Pipeline
A class to create and execute a data processing pipeline for pandas DataFrames. This pipeline applies a sequence of functions to a DataFrame, where the output of one function serves as the input for the next. It ensures type consistency and provides runtime validation for the function chain.
Example Usage:
Let’s illustrate how to define a data processing pipeline using the Pipeline
class
and execute it on a pandas DataFrame.
import pandas as pd
import logging
from llm_etl_pipeline.transformation import Pipeline
# Define some sample transformation functions
def add_one_column(df: pd.DataFrame) -> pd.DataFrame:
"""Adds a 'value_plus_one' column."""
logger.info(f"Step: add_one_column received {len(df)} rows.")
df['value_plus_one'] = df['value'] + 1
print(f"After add_one_column:\n{df}\n")
return df
def multiply_by_two_column(df: pd.DataFrame) -> pd.DataFrame:
"""Multiplies the 'value_plus_one' column by 2."""
logger.info(f"Step: multiply_by_two_column received {len(df)} rows.")
df['value_times_two'] = df['value_plus_one'] * 2
print(f"After multiply_by_two_column:\n{df}\n")
return df
def filter_rows(df: pd.DataFrame) -> pd.DataFrame:
"""Filters rows where 'value' is greater than 1."""
logger.info(f"Step: filter_rows received {len(df)} rows.")
filtered_df = df[df['value'] > 1]
print(f"After filter_rows:\n{filtered_df}\n")
return filtered_df
# Create an initial DataFrame
initial_df = pd.DataFrame({
'id': [1, 2, 3, 4],
'value': [10, 20, 5, 15]
})
pipeline = Pipeline(
functions=[
add_one_column,
filter_rows,
multiply_by_two_column # Note: filter_rows might remove data needed by subsequent steps
# This ordering will make multiply_by_two_column operate on a potentially smaller DF
]
)
final_df = pipeline.run(initial_df.copy())
API Reference
- class llm_etl_pipeline.Pipeline(**data)[source]
Bases:
BaseModel
A class to create and execute a data processing pipeline for pandas DataFrames.
This pipeline applies a sequence of functions to a DataFrame, where the output of one function serves as the input for the next. It ensures type consistency and provides runtime validation for the function chain.
- Parameters:
functions (List[Callable[[Annotated[DataFrame, InstanceOf(), BeforeValidator(func=~llm_etl_pipeline.typings.internal.validators._ensure_dataframe_type, json_schema_input_type=PydanticUndefined), AfterValidator(func=~llm_etl_pipeline.typings.internal.validators._validate_non_empty_dataframe)], Any], Annotated[DataFrame, InstanceOf(), BeforeValidator(func=~llm_etl_pipeline.typings.internal.validators._ensure_dataframe_type, json_schema_input_type=PydanticUndefined), AfterValidator(func=~llm_etl_pipeline.typings.internal.validators._validate_non_empty_dataframe)]]])
- functions
A list of callable functions that represent the steps in the pipeline.

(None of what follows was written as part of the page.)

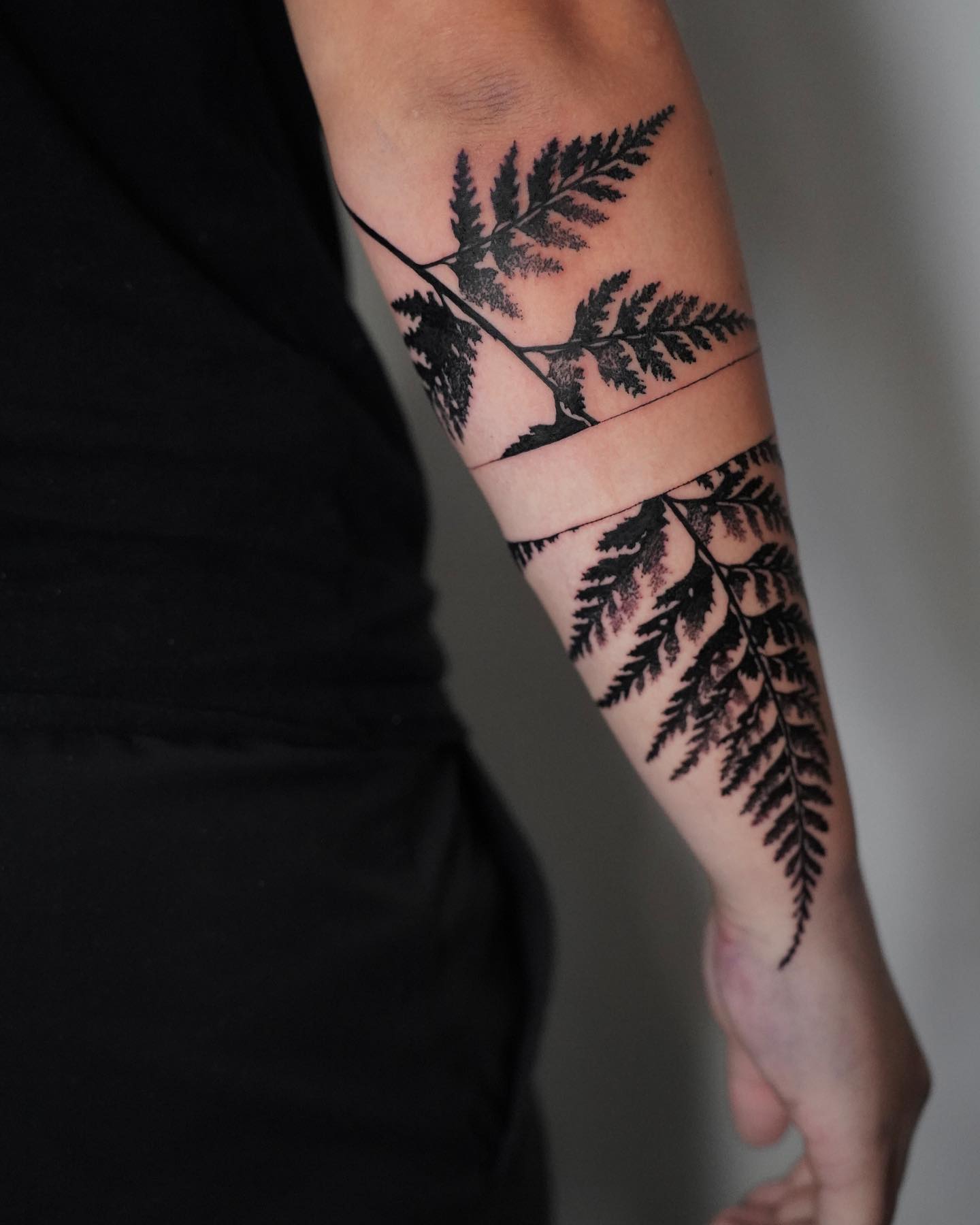 Fern Branch Forearm Tattoo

Each function is expected to accept a pandas DataFrame (specifically NonEmptyDataFrame or pd.DataFrame) as its first argument and return a pandas DataFrame (NonEmptyDataFrame or pd.DataFrame). Functions can optionally accept additional Any arguments, but at least one DataFrame-typed argument is required. Defaults to an empty list.
- Type:
List[Callable[[NonEmptyDataFrame, Any], NonEmptyDataFrame]]

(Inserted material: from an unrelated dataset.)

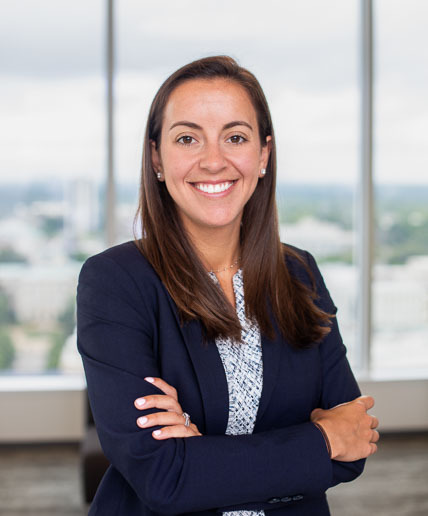 Caroline Margolis, Associate at Poyner Spruill LLP seen in blue color formal office outfit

Create a new model by parsing and validating input data from keyword arguments.
Raises [ValidationError][pydantic_core.ValidationError] if the input data cannot be validated to form a valid model.
self is explicitly positional-only to allow self as a field name.
-
functions:
typing.List
[typing.Callable
[[typing.Annotated
[pandas.core.frame.DataFrame
],typing.Any
],typing.Annotated
[pandas.core.frame.DataFrame
]]]
- run(input_df)[source]
Executes the defined pipeline of functions on the provided DataFrame.
The input_df is passed as the initial input to the first function. The output DataFrame from each function is then passed as the input to the subsequent function in the functions list. A runtime check ensures that each function indeed returns a pandas.DataFrame.
- Parameters:
input_df (NonEmptyDataFrame) – The initial pandas DataFrame to start the pipeline processing.
- Returns:
The final DataFrame after all functions in the pipeline have been successfully executed.
- Return type:
pd.DataFrame
- Raises:
TypeError – If any function in the pipeline returns a value that is not an instance of pandas.DataFrame.
Exception – Re-raises any other exceptions that occur during the execution of individual functions within the pipeline.